Starting from McMurdo station which reminds him of “an ugly mining town”, Herzog travels between the main scientific bases narrating his thoughts in a dry sarcastic style that regularly had the audience laughing.
The documentary displays Antarctica’s stark beauty on land as well as the mysterious creatures and ice structures underwater but equally tries to examine the people working there, their dreams and why they’re currently working at the ultimate destination for wanderers seeking solitude far from the madding crowds.
Herzog interviews several people including the driver of Ivan the Terra Bus – a former banker/US Peace Corp volunteer and a Bobcat driver who was previously a philosopher.
These people are professional dreamers who have found their ideal place to live amongst a workforce of PHD’s who wash dishes and linguists on a continent without an indigenous language 🙂
Towards the end Herzog condemns the degeneration of exploration into absurd quests where people will soon be driving across deserts in reverse gear or crossing Antarctica by pogo stick just to get into the record books.
Encounters at the End of the World is 99min in length.
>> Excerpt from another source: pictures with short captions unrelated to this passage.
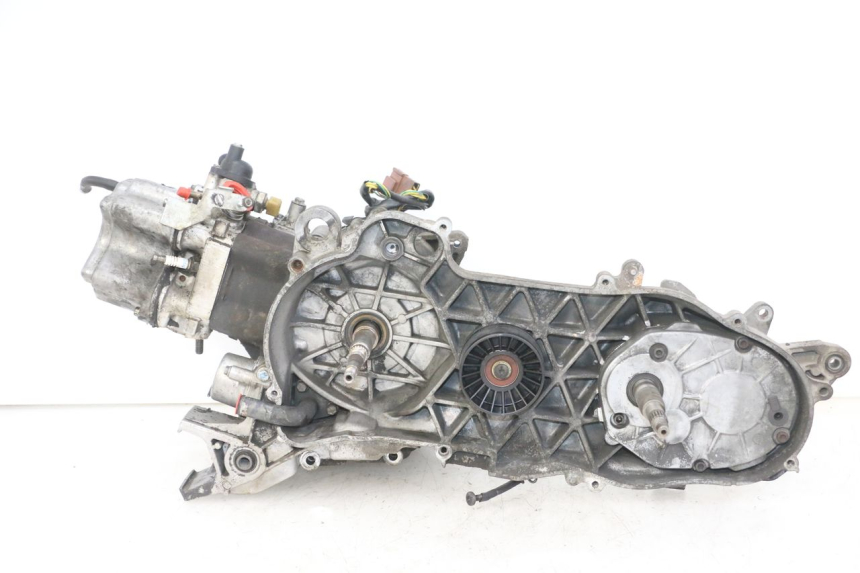 photo de MOTOR PEUGEOT SATELIS COMPRESSOR K15 125 (2006 - 2009) - Fokus auf die Struktur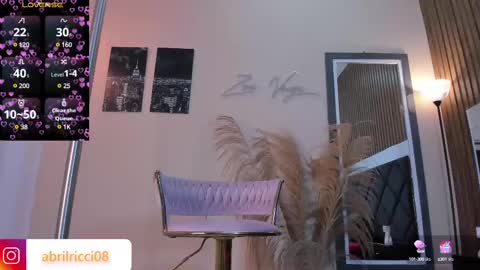 Snapshot of abril_ricci chatting on February 25, 2025, 3:42 am Abril online show from February 25, 2025, 3:42 am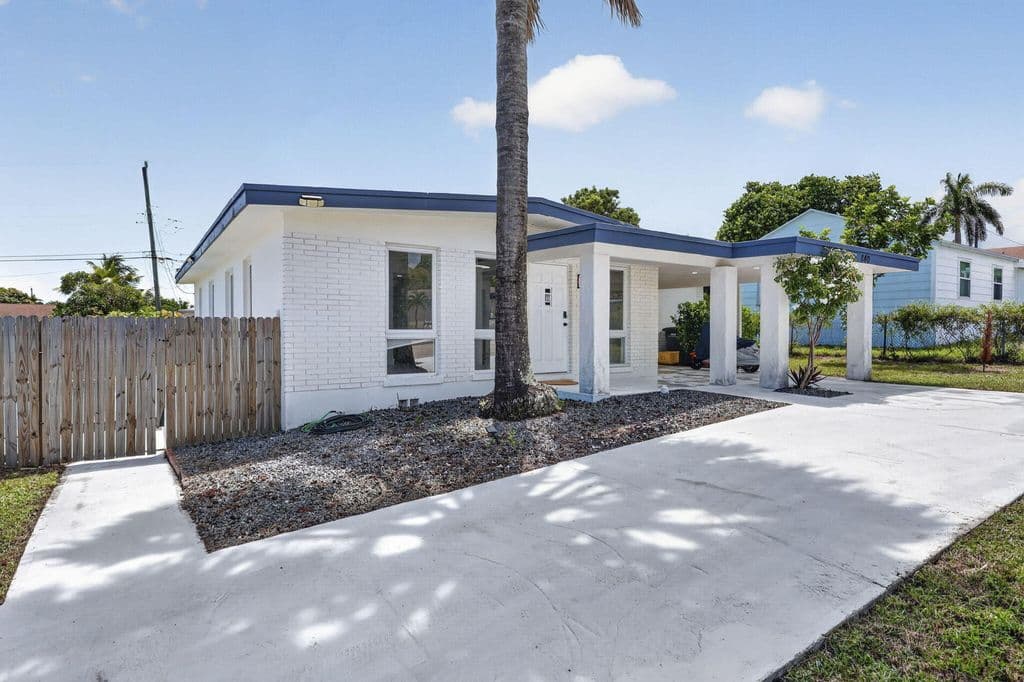 5-bedroom Single-Family Home — 840 Bradley Street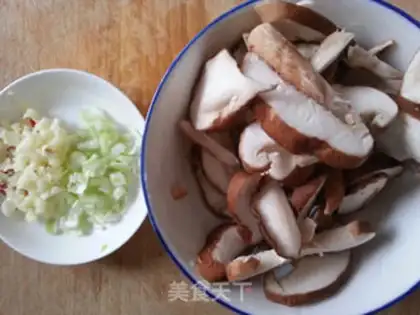 Make Pelican mushrooms step 1
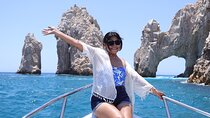 Group tour of the Cabo San Lucas Arch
I watched it at the State Theatre as part of The Sydney Film Festival on June 10th, 2008 just before it was generally released to cinemas
Other Reviews of Encounters at the End of the World (Documentary)
Werner Herzog guarantees the viewer at the start of Antarctica docu “Encounters at the End of the World,” he did not travel to the frozen continent to make “another film about penguins.”
Rather, the South Pole’s human inhabitants piqued Herzog’s interest – the small but hearty community of researchers, scientists and assorted adventurers who make their home at the very bottom of the Earth. Resultant pic – one of Herzog’s best and most purely enjoyable.
Scott Foundas – Variety
After inquiring about penguins’ potential homosexual tendencies, Herzog asks a marine biologist if the birds ever go “insane” because they’ve had enough of the colony.
It’s a query that initially comes off as glibly amusing, until his camera lingers on a penguin breaking off from the pack to wander, irrationally, toward a mountain range and “certain death,” an image of madness? Of single-minded individualism? that’s reflected in subsequent archival footage of an explorer being wounded during a foolhardy descent into an active volcano.
Nick Schager – Slant Magazine
At first, his newest film, Encounters at the End of the World, is unusually detached, rambling in its approach to the setting – Antarctica’s McMurdo Station—and the sundry eccentrics who reside there … But midway through, an eerier theme creeps in, all the more powerful for Herzog’s lack of insistence.
By the “end of the world” he means the end of the world. The people he’s profiling aren’t the overweeners pitting themselves against nature. They’re the reporters, the realists, the ones who say the ground is not as solid as in our Shackleton-inspired imaginations. The ice is alive – breaking up, moving in ways we can hardly imagine. Human life on the planet is not assured.